Fisco Sues Binance for Facilitating Money Laundering of $9 million


Japanese crypto exchange Fisco is suing Binance for allegedly facilitating the laundering of more than $9 million of stolen Bitcoin.

September 15, 2020 | AtoZ Markets – The world’s leading cryptocurrency exchange Binance is currently facing a lawsuit filed by Japanese crypto exchange, Fisco, for “aiding and abetting” the laundering of funds stolen from the company in a hack that occurred in 2018.

Fisco sued Binance for allegedly facilitating money laundering

According to the document seen by AtoZ Markets today, Fisco filed the complaint against Binance yesterday in the North California District Court.
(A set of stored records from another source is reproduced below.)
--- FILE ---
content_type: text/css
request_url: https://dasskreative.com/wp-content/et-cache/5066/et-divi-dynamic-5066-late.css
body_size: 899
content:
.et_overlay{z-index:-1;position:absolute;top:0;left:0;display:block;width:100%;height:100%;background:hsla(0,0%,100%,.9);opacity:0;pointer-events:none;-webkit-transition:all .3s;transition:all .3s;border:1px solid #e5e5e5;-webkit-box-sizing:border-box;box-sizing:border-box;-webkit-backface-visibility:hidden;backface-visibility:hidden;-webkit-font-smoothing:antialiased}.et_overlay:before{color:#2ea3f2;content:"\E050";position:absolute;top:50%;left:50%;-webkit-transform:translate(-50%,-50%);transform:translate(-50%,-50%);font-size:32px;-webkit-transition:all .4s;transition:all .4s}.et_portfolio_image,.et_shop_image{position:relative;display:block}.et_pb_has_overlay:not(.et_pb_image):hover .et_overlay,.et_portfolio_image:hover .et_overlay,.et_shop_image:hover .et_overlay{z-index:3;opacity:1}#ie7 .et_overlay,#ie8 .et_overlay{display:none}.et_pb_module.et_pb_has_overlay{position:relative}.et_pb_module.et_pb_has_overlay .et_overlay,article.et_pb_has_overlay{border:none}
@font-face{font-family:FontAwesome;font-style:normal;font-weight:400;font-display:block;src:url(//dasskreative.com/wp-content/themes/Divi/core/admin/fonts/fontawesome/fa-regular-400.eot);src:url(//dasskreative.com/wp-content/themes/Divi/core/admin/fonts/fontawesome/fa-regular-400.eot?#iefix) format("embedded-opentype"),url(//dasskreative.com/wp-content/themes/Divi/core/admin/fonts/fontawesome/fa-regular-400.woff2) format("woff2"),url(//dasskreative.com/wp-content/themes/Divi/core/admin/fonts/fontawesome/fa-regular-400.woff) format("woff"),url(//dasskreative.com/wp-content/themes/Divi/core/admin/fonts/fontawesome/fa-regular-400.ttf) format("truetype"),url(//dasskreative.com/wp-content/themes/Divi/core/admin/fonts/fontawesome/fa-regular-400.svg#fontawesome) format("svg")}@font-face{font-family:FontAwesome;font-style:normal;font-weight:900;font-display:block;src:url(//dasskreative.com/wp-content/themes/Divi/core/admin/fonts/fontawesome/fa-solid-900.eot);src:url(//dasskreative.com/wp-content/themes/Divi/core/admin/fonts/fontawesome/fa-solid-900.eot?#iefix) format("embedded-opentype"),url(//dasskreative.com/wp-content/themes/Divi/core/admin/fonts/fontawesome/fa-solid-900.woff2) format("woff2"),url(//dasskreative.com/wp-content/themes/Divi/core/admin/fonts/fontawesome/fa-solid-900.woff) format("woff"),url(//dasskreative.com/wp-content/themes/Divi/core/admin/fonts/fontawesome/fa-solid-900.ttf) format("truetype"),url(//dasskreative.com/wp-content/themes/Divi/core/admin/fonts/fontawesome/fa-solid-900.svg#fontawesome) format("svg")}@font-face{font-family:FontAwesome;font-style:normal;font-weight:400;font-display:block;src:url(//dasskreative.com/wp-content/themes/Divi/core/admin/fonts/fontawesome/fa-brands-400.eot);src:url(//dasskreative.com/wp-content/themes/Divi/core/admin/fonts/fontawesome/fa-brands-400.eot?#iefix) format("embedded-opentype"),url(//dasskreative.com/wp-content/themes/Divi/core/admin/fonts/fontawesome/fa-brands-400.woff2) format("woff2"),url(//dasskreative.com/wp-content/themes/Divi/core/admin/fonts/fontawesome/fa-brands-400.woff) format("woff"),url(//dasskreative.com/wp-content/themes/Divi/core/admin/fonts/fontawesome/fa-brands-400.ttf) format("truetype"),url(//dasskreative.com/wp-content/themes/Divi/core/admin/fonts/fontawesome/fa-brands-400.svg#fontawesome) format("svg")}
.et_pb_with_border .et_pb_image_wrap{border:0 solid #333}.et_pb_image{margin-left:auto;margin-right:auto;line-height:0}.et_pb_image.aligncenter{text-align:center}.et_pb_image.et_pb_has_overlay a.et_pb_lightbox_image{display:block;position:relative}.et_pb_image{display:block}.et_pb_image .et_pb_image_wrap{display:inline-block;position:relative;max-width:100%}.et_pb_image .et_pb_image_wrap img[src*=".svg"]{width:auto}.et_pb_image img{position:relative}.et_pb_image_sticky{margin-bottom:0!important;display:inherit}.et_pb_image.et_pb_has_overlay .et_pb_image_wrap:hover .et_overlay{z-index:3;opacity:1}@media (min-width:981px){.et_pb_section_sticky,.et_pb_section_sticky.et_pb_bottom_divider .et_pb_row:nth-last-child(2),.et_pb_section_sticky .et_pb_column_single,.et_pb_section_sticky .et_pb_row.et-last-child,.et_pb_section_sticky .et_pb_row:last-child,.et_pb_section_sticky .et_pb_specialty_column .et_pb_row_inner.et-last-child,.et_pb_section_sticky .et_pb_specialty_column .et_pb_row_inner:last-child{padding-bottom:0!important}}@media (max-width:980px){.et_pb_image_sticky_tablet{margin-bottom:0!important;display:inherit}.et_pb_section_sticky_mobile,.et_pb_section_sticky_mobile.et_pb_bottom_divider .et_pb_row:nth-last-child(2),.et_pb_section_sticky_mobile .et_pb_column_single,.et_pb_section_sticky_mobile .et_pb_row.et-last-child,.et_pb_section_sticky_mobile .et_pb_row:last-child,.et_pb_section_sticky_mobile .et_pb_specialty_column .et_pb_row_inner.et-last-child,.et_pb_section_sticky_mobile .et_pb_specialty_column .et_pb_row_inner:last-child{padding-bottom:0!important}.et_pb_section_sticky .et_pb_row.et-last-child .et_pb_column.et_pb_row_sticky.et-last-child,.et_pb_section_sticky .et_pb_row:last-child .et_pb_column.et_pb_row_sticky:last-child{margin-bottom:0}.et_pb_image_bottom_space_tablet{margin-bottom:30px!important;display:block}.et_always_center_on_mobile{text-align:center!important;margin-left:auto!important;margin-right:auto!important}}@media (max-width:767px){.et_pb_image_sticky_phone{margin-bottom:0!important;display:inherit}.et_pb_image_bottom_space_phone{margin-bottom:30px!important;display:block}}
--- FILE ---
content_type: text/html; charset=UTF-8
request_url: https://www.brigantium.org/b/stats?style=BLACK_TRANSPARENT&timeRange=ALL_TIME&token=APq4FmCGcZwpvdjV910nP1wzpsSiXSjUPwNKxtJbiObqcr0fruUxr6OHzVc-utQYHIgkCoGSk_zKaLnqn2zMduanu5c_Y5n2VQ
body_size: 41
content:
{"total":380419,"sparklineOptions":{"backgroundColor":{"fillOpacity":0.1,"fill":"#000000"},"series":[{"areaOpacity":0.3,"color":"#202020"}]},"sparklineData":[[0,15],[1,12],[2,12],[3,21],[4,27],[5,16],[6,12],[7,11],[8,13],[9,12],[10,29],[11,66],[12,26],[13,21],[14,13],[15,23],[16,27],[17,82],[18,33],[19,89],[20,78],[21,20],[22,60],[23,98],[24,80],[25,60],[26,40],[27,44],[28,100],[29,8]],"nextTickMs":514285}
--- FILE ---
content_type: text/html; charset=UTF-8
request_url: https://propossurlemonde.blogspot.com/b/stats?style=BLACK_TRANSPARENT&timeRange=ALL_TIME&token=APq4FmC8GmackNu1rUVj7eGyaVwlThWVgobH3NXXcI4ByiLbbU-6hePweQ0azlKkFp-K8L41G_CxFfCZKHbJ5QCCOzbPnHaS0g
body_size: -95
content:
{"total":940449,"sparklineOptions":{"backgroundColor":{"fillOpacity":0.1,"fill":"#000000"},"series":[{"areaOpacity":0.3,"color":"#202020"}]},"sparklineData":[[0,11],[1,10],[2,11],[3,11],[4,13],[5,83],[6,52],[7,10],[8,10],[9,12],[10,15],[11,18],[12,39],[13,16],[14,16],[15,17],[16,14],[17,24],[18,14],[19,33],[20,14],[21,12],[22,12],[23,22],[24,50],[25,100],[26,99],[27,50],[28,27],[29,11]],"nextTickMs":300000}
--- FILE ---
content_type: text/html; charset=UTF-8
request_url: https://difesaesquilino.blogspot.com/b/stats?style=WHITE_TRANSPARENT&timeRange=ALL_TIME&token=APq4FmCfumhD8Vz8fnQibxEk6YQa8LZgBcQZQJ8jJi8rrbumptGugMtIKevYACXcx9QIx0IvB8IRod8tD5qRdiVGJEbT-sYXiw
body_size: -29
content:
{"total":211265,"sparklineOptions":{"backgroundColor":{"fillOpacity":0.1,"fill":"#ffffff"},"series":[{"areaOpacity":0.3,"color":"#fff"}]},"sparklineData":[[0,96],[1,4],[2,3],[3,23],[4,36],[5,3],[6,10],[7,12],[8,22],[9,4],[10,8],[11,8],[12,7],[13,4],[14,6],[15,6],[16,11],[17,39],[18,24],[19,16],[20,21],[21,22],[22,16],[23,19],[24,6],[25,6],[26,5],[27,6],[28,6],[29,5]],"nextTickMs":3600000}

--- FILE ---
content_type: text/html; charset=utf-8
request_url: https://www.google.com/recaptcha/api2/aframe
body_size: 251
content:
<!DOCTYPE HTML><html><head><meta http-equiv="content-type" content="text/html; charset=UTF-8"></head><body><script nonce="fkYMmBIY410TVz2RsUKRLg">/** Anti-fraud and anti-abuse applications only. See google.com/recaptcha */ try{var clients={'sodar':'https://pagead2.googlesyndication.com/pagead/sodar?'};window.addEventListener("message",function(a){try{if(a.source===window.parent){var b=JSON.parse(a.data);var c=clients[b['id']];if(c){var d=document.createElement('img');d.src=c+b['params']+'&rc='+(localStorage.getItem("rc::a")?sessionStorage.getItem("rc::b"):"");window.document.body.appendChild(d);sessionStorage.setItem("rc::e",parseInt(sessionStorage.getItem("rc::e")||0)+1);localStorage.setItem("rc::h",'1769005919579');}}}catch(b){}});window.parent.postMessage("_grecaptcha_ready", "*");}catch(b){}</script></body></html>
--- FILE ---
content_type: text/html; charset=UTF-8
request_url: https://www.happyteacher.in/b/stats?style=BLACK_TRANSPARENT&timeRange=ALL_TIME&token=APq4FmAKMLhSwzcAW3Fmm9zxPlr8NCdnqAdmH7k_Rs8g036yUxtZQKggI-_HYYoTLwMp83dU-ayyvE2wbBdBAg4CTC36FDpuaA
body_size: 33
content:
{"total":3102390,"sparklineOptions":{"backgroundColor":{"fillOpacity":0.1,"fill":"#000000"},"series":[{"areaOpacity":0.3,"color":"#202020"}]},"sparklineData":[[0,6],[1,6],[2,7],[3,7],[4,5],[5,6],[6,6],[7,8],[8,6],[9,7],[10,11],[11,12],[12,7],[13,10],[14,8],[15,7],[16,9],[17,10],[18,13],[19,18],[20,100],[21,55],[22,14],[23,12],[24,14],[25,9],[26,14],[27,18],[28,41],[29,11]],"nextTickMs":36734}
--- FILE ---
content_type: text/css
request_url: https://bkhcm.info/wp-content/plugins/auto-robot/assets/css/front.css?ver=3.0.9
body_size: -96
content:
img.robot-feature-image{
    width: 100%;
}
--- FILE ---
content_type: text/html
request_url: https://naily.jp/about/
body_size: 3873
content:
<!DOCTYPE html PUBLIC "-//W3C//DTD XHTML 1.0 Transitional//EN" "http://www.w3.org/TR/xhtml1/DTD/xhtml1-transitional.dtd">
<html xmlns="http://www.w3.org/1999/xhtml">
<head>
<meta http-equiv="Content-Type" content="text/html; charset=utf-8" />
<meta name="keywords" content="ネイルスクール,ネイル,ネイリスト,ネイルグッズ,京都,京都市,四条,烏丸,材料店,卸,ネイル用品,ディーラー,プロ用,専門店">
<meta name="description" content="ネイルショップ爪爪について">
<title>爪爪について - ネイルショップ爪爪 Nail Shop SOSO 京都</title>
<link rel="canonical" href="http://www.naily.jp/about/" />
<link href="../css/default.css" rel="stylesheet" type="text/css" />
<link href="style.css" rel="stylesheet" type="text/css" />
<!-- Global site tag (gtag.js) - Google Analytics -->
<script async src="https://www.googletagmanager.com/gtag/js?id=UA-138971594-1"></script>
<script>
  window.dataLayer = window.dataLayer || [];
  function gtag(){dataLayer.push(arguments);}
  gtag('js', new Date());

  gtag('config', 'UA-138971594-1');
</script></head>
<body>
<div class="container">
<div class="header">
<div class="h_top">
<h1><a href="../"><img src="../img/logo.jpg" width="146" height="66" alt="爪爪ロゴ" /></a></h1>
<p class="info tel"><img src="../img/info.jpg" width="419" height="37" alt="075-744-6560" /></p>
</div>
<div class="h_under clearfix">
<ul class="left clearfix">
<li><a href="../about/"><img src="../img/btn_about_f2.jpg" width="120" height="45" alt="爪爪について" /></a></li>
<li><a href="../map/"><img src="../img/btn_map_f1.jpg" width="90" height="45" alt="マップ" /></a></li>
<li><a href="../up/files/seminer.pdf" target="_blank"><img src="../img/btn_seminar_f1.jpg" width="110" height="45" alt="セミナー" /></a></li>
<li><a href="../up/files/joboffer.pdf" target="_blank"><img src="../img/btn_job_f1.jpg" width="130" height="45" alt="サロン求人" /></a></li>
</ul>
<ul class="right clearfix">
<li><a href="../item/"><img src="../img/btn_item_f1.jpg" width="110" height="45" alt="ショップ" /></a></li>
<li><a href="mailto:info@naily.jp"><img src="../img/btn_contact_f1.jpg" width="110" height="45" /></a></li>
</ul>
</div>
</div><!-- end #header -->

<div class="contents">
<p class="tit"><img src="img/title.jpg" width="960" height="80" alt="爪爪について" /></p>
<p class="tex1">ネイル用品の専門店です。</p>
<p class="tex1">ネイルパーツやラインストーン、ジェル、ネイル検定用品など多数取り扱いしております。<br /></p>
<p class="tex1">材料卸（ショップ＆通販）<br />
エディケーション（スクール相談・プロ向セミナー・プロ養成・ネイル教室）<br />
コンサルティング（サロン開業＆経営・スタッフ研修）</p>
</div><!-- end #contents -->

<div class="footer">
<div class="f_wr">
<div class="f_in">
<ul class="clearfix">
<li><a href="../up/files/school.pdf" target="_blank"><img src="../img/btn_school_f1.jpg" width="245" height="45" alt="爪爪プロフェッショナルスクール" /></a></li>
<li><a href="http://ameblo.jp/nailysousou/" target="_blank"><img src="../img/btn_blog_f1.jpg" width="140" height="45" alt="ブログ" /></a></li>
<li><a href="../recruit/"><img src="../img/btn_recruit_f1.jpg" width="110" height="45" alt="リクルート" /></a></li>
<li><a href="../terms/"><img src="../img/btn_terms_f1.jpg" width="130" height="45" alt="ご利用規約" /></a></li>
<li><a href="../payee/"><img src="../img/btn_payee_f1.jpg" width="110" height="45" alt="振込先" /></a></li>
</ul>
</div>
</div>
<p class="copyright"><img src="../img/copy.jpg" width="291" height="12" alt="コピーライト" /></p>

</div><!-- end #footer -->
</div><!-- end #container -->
At the time of the hack, the Japanese exchange was known as Zaif. However, Fisco bought the company just a month after it was hacked, losing over 6,000 Bitcoin and many other cryptocurrencies, in order to compensate its users who lost their funds as a result of the hack.

Read also: Top 10 crypto exchange hacks we will not forget

In its filing, Fisco stated that the hackers had sent more than 1,000 BTC, which was worth around $9.4 million at that time, to a bitcoin wallet address belonging to Binance.

The exchange said that the hackers had laundered the funds using Binance’s exchange platform, which allegedly had substandard Know-Your-Customer and Anti-Money Laundering policies.

The hackers had utilized the opportunity presented to them by Binance’s policy that gave new clients the chance to trade on the platform with funds that are less than 2 BTC without going through a complete identification process.

The filing reads:

“The thieves broke the stolen bitcoin into seven thousands of separate transactions and accounts, all valued below the 2-bitcoin threshold. In this way, the thieves converted the stolen bitcoin into other cryptocurrencies and transmitted the value from the Binance platform.”

Fisco demands $9 million in compensation from Binance

The Japanese exchange also alleges that Binance was aware that the funds were sent to its platform. However, Binance either intentionally or negligently did not stop the transfers when it had the chance to do it.

A great majority of cryptocurrency holders that had been affected by the 2018 hack were based in California and within the United States. Consequently, Fisco insists that the trial of the case should be held in California.

The exchange is now demanding  $9 million in compensation from Binance for the stolen funds laundered on the exchange as well as other punitive damages.